Quality Money Management#R##N#Process Engineering and Best Practices for Systematic Trading and Investment | 2008
Andrew Kumiega; Benjamin Van Vliet
This chapter focuses on the role played by prototypes while modeling a trading and investment software. Prototyping either in Excel, Resolver, MATLAB, Zacks, Mathematica, SAS, and/or in other software allows the team to quickly prove complex mathematics and trading strategies in code. Converting mathematical models into prototype models leads to quick decisions and produces a defect-removal strategy with the greatest efficacy. They may vary in scope and complexity from being a small experiment to a final, consolidated version of the trading/investment system.

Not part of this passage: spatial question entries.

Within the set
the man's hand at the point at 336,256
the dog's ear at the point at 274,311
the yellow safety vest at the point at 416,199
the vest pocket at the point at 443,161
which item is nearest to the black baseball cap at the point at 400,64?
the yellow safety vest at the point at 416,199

The prototypes allow product teams to clarify calculations and expose inconsistencies in specifications, rapidly evaluate alternative methods, and deliver intermediate, working versions to end users and other interest parties for feedback. Excel, Resolver, and MATLAB are excellent tools for prototyping component algorithms and trading systems, but developers has to keep in mind that prototypes in Excel and MATLAB are programmed with an eye toward later conversion into object-oriented, programming code, like C++ or C#. So, Excel and VBA functions and algorithms should be fully documented and functions should be C-style and procedural in nature. While financial engineers and programmers will be involved in prototype development, the process must include and, in fact, should be overseen by someone trained in software testing. Enhancing the look of the spreadsheet with bold fonts, borders, shading, and graphs while displaying results is recommended as this will make the spreadsheet easier to read. While prototyping trading rules, one has to develop time series data so that all possible scenarios of changes in prices of the respective instruments can be investigated and modeled.